» **INSTRUÇÃO A**: Transcreva sem nenhuma alteração as linhas das entradas, começando pela linha que contém "What distance is" e seguindo até o fim das entradas, com ambas as extremidades incluídas.
━━━━
Deputado federal José Guimarães (PT), líder da bancada da minoria, enviou ao STF notícia-crime contra o ministro da Justiça, André Mendonça. Foto: Câmara dos Deputados.

PT, Psol e PCdoB moveram, nesta quinta-feira (25), arguição de descumprimento de preceito fundamental no Supremo Tribunal Federal contra diversos dispositivos da Lei de Segurança Nacional (Lei 7.170/1983).

Os partidos afirmaram que a Lei de Segurança Nacional apresenta diversas violações à Constituição da República de 1988.

Entre elas, a criminalização da propaganda “de luta pela violência entre as classes sociais” (artigo 22, II), da incitação “à subversão da ordem política ou social” e “à luta com violência entre as classes sociais” (artigo 23, I e III) e da imputação de “fato definido como crime ou fato ofensivo à reputação” aos presidentes da República, da Câmara dos Deputados, do Senado e do STF (artigo 26).

Além disso, as legendas sustentaram que a Constituição Federal de 1988 não recepcionou os dispositivos da Lei de Segurança Nacional que permitem que autoridade militar responsável pela segurança interna requisite a instauração de inquérito pela Polícia Federal para apurar crime previsto na norma (artigo 31, III) e que o investigado, durante as investigações, possa ser preso por 15 dias, prorrogáveis por igual período, podendo ficar incomunicável por cinco dias (artigo 33).

De acordo com PT, Psol e PCdoB, o uso recente da Lei de Segurança Nacional deixou claro o seu espírito autoritário, oriundo de sua criação na ditadura militar. Assim, a norma não é compatível com a liberdade de expressão e opinião garantidas no atual sistema constitucional brasileiro.

Os partidos também questionaram a competência atribuída pela Lei de Segurança Nacional à Justiça Militar e às autoridades militares para processar e julgar os crimes previstos na lei. Segundo as legendas, trata-se de mais um entulho autoritário do regime militar brasileiro, que não possui enquadramento na Constituição Federal de 1988.

As entidades pediram a distribuição por prevenção ao ministro Gilmar Mendes, que já é relator de outras duas ADPF sobre o mesmo tema (ADPFs 797, movida pelo PTB, e 799, de autoria do PSB).
━━━━
» **INSTRUÇÃO B**: Extraia sem alterações o trecho da notícia sobre a Lei de Segurança Nacional que começa em "De acordo com" e segue até "autoria do PSB).".

Entradas de raciocínio espacial
━━━━
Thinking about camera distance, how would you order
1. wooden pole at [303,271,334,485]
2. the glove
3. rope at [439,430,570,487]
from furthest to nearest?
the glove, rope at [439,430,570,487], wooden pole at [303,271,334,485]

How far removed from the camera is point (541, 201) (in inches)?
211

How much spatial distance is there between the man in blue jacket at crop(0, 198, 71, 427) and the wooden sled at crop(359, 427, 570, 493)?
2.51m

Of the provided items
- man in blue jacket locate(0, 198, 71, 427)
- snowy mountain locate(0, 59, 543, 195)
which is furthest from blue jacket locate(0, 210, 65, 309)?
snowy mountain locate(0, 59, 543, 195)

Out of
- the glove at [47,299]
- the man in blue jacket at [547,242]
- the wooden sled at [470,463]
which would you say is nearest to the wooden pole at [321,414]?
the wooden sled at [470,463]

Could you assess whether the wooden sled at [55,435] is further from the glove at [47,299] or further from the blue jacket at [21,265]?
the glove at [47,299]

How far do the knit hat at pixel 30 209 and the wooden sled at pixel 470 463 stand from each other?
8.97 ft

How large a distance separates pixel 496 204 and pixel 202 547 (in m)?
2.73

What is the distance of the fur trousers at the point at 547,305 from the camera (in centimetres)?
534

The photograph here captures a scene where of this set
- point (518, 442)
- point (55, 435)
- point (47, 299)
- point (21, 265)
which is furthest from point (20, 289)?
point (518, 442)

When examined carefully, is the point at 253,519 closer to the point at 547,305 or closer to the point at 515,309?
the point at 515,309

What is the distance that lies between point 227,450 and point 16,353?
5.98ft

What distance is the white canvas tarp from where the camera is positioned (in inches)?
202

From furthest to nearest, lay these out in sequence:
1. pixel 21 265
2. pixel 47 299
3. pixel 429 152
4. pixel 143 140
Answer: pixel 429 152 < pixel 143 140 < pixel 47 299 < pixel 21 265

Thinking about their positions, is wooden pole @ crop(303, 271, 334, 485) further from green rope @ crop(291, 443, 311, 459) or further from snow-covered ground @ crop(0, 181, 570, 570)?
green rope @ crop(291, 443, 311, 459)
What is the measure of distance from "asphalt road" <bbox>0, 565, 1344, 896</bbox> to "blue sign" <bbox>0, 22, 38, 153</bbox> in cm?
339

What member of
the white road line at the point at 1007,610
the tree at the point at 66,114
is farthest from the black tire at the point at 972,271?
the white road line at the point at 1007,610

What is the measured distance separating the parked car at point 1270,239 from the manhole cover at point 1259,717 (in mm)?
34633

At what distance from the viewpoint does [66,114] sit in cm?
━━━━
» **RESPOSTA A**:
What distance is the white canvas tarp from where the camera is positioned (in inches)?
202

From furthest to nearest, lay these out in sequence:
1. pixel 21 265
2. pixel 47 299
3. pixel 429 152
4. pixel 143 140
Answer: pixel 429 152 < pixel 143 140 < pixel 47 299 < pixel 21 265

Thinking about their positions, is wooden pole @ crop(303, 271, 334, 485) further from green rope @ crop(291, 443, 311, 459) or further from snow-covered ground @ crop(0, 181, 570, 570)?
green rope @ crop(291, 443, 311, 459)
What is the measure of distance from "asphalt road" <bbox>0, 565, 1344, 896</bbox> to "blue sign" <bbox>0, 22, 38, 153</bbox> in cm?
339

What member of
the white road line at the point at 1007,610
the tree at the point at 66,114
is farthest from the black tire at the point at 972,271?
the white road line at the point at 1007,610

What is the measured distance separating the parked car at point 1270,239 from the manhole cover at point 1259,717 (in mm)?
34633

At what distance from the viewpoint does [66,114] sit in cm?

» **RESPOSTA B**:
De acordo com PT, Psol e PCdoB, o uso recente da Lei de Segurança Nacional deixou claro o seu espírito autoritário, oriundo de sua criação na ditadura militar. Assim, a norma não é compatível com a liberdade de expressão e opinião garantidas no atual sistema constitucional brasileiro.

Os partidos também questionaram a competência atribuída pela Lei de Segurança Nacional à Justiça Militar e às autoridades militares para processar e julgar os crimes previstos na lei. Segundo as legendas, trata-se de mais um entulho autoritário do regime militar brasileiro, que não possui enquadramento na Constituição Federal de 1988.

As entidades pediram a distribuição por prevenção ao ministro Gilmar Mendes, que já é relator de outras duas ADPF sobre o mesmo tema (ADPFs 797, movida pelo PTB, e 799, de autoria do PSB).